• **Data**:
____

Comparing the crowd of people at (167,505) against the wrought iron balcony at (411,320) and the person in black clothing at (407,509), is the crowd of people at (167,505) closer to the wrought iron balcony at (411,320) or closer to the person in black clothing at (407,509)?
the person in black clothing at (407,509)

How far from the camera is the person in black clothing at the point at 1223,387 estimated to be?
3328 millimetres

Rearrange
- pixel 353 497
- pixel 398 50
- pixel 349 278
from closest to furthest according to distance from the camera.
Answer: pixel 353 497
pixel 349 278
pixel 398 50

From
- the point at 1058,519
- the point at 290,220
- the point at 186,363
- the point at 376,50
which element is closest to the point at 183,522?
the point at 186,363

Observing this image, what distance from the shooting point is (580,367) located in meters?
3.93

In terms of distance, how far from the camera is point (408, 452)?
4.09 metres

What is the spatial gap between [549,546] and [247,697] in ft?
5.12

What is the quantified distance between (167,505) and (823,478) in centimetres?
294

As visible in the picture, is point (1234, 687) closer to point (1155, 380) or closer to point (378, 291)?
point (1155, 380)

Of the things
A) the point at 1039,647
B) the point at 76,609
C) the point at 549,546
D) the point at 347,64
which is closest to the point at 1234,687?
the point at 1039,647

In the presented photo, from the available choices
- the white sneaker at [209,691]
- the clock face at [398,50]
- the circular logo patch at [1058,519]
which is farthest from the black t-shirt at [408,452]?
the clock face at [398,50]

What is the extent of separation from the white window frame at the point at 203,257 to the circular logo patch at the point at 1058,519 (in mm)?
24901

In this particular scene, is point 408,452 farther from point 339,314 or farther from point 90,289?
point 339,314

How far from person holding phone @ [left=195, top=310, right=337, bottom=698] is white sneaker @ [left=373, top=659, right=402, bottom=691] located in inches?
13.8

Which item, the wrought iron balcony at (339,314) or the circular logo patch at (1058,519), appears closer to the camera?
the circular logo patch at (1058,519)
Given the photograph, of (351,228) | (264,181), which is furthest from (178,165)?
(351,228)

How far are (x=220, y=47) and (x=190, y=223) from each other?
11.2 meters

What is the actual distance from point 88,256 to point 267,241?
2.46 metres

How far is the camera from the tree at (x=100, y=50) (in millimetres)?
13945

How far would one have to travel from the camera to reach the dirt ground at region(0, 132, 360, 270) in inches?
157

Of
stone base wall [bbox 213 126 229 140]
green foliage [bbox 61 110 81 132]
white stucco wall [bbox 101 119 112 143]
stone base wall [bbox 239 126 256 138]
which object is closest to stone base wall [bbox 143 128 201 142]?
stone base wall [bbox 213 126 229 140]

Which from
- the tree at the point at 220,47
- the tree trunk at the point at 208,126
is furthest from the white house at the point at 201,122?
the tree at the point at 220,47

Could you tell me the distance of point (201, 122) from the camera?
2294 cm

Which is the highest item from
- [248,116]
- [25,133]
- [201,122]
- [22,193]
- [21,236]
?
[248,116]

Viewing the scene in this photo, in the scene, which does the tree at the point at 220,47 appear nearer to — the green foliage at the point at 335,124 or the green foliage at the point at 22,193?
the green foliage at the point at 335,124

____

• **Work to complete**: Reproduce all of the records above word for word, with no changes.

• **The response**:
Comparing the crowd of people at (167,505) against the wrought iron balcony at (411,320) and the person in black clothing at (407,509), is the crowd of people at (167,505) closer to the wrought iron balcony at (411,320) or closer to the person in black clothing at (407,509)?
the person in black clothing at (407,509)

How far from the camera is the person in black clothing at the point at 1223,387 estimated to be?
3328 millimetres

Rearrange
- pixel 353 497
- pixel 398 50
- pixel 349 278
from closest to furthest according to distance from the camera.
Answer: pixel 353 497
pixel 349 278
pixel 398 50

From
- the point at 1058,519
- the point at 290,220
- the point at 186,363
- the point at 376,50
which element is closest to the point at 183,522?
the point at 186,363

Observing this image, what distance from the shooting point is (580,367) located in meters?
3.93

In terms of distance, how far from the camera is point (408, 452)?
4.09 metres

What is the spatial gap between [549,546] and [247,697] in ft?
5.12

What is the quantified distance between (167,505) and (823,478) in centimetres?
294

As visible in the picture, is point (1234, 687) closer to point (1155, 380) or closer to point (378, 291)?
point (1155, 380)

Of the things
A) the point at 1039,647
B) the point at 76,609
C) the point at 549,546
D) the point at 347,64
which is closest to the point at 1234,687?
the point at 1039,647

In the presented photo, from the available choices
- the white sneaker at [209,691]
- the clock face at [398,50]
- the circular logo patch at [1058,519]
which is farthest from the black t-shirt at [408,452]?
the clock face at [398,50]

What is the extent of separation from the white window frame at the point at 203,257 to the circular logo patch at the point at 1058,519 (in mm)?
24901

In this particular scene, is point 408,452 farther from point 339,314 or farther from point 90,289?
point 339,314

How far from person holding phone @ [left=195, top=310, right=337, bottom=698] is white sneaker @ [left=373, top=659, right=402, bottom=691] located in inches?
13.8

Which item, the wrought iron balcony at (339,314) or the circular logo patch at (1058,519), appears closer to the camera?
the circular logo patch at (1058,519)
Given the photograph, of (351,228) | (264,181), which is furthest from (178,165)?
(351,228)

How far are (x=220, y=47) and (x=190, y=223) from each other?
11.2 meters

What is the actual distance from point 88,256 to point 267,241?
2.46 metres

How far is the camera from the tree at (x=100, y=50) (in millimetres)?
13945

How far would one have to travel from the camera to reach the dirt ground at region(0, 132, 360, 270) in inches?
157

Of
stone base wall [bbox 213 126 229 140]
green foliage [bbox 61 110 81 132]
white stucco wall [bbox 101 119 112 143]
stone base wall [bbox 239 126 256 138]
which object is closest to stone base wall [bbox 143 128 201 142]?
stone base wall [bbox 213 126 229 140]

Which from
- the tree at the point at 220,47
- the tree trunk at the point at 208,126
is furthest from the white house at the point at 201,122?
the tree at the point at 220,47

Could you tell me the distance of point (201, 122) from the camera?
2294 cm

Which is the highest item from
- [248,116]
- [25,133]
- [201,122]
- [22,193]
- [21,236]
?
[248,116]

Viewing the scene in this photo, in the scene, which does the tree at the point at 220,47 appear nearer to — the green foliage at the point at 335,124 or the green foliage at the point at 22,193?
the green foliage at the point at 335,124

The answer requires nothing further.